## WORK ORDER:
Among the entries below, how many lines contain the string "fill"? Only the number is wanted.
*** GIVEN DATA ***
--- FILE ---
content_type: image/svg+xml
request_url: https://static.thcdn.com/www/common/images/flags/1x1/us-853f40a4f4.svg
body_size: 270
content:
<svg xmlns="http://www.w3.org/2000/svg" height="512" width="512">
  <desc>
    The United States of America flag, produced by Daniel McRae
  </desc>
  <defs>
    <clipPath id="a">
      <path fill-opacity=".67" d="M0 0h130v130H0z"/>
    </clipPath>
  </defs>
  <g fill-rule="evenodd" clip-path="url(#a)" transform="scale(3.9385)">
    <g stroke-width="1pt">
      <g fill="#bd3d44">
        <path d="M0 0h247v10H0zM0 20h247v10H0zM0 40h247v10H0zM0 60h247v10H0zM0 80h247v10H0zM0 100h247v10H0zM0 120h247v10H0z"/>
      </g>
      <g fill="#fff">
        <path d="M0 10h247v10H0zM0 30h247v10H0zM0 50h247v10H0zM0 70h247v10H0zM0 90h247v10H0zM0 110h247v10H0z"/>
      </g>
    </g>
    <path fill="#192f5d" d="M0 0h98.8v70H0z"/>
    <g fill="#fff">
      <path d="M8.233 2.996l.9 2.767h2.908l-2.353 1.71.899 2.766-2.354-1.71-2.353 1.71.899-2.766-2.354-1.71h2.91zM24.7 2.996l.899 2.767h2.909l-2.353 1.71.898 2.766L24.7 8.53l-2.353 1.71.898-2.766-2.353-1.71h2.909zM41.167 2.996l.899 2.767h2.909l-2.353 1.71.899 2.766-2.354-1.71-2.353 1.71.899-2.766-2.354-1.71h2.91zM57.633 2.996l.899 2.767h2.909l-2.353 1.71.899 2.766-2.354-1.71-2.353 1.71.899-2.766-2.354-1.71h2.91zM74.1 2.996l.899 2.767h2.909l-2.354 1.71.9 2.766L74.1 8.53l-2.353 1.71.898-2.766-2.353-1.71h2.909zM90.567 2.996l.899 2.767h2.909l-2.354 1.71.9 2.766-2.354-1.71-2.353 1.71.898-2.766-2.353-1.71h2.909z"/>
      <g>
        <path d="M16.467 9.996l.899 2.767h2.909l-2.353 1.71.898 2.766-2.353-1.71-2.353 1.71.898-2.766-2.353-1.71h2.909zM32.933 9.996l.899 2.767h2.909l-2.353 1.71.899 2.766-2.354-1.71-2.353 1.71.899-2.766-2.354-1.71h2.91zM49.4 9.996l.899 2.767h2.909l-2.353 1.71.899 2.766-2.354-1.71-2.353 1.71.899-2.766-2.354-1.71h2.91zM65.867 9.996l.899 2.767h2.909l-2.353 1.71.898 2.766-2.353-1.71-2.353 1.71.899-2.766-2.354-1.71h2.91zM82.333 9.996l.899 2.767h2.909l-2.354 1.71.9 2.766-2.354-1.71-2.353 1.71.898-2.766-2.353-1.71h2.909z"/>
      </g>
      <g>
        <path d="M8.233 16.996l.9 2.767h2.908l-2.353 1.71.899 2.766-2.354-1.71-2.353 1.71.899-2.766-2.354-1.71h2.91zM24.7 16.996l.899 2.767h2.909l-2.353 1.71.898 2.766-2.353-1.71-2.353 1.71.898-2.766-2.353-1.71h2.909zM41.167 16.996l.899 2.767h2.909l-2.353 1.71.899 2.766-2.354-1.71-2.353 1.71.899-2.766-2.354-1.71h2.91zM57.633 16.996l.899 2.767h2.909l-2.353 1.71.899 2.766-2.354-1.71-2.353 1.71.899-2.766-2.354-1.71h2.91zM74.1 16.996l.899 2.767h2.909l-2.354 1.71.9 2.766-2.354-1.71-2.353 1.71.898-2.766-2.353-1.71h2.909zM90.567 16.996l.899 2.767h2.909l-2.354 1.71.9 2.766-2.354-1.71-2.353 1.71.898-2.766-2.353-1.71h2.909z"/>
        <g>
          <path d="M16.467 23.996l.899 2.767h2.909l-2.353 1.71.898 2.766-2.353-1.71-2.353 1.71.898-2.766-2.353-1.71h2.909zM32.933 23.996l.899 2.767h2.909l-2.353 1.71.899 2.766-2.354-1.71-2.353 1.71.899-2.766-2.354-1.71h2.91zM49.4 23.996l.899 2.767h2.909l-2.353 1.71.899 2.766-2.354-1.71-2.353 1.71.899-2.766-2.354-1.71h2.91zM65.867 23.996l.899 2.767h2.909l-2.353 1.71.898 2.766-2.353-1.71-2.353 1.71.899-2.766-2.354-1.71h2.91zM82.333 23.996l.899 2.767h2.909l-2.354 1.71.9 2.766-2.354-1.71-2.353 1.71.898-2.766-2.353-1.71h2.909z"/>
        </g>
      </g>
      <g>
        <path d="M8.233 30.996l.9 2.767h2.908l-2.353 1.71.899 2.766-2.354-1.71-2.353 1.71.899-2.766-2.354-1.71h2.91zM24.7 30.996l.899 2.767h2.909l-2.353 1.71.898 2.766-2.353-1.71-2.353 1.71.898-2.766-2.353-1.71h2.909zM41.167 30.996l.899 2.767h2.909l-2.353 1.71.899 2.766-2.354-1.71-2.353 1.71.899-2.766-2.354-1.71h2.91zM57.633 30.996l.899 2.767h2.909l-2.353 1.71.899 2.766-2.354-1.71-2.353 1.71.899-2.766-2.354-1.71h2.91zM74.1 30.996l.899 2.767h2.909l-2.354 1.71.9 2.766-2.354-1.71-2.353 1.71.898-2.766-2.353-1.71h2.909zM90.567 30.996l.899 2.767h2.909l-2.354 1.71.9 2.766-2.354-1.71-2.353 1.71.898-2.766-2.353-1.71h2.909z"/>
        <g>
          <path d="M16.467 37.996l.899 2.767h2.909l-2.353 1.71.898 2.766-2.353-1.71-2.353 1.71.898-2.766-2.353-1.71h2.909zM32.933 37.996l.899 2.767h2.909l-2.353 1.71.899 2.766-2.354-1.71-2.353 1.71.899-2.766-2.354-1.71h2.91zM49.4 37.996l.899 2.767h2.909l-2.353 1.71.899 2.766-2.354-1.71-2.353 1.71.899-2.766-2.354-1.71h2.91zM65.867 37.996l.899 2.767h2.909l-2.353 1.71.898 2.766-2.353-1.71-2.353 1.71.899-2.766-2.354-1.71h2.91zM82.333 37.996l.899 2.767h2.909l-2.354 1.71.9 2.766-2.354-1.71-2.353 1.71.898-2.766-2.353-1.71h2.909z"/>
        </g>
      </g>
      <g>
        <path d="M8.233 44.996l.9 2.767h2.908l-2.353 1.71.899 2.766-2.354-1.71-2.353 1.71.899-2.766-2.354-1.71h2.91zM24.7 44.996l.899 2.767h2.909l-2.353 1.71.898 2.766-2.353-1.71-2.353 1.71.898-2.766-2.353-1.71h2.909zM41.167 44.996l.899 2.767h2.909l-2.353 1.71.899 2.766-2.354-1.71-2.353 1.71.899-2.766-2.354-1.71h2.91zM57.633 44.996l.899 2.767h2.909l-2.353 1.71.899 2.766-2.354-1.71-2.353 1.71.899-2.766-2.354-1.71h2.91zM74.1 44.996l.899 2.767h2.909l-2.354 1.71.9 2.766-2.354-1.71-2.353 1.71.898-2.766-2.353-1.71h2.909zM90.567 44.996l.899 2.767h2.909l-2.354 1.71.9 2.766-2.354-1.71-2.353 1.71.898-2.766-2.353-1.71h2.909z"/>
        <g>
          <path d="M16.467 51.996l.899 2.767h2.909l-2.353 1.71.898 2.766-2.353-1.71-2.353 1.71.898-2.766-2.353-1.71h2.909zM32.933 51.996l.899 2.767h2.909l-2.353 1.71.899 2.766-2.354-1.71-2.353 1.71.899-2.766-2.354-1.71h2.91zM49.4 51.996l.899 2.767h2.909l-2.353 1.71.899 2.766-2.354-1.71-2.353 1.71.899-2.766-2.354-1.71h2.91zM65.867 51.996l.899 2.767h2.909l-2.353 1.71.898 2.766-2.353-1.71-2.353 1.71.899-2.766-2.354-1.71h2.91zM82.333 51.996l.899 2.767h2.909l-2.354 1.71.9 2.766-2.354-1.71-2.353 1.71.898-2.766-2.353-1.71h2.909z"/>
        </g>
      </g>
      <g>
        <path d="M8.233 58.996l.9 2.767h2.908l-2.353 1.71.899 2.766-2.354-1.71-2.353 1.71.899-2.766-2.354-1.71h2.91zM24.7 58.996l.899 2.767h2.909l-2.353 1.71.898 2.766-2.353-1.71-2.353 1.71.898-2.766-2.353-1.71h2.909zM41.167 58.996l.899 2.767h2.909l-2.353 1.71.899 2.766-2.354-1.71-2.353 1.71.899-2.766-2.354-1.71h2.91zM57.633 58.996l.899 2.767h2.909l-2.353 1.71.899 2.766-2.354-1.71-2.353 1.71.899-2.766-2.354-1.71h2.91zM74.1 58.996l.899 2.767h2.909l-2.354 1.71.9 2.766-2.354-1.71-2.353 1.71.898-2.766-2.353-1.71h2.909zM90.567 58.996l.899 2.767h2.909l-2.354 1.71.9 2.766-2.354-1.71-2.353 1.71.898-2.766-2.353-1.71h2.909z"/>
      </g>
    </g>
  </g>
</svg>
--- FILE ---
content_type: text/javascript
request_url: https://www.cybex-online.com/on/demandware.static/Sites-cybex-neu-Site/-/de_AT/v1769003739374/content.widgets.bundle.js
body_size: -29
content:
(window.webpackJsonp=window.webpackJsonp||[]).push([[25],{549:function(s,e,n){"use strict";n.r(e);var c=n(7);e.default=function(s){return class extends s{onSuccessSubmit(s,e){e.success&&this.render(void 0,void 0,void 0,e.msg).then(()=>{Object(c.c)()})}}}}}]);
*** End of GIVEN DATA ***
## ANSWER BOX:
6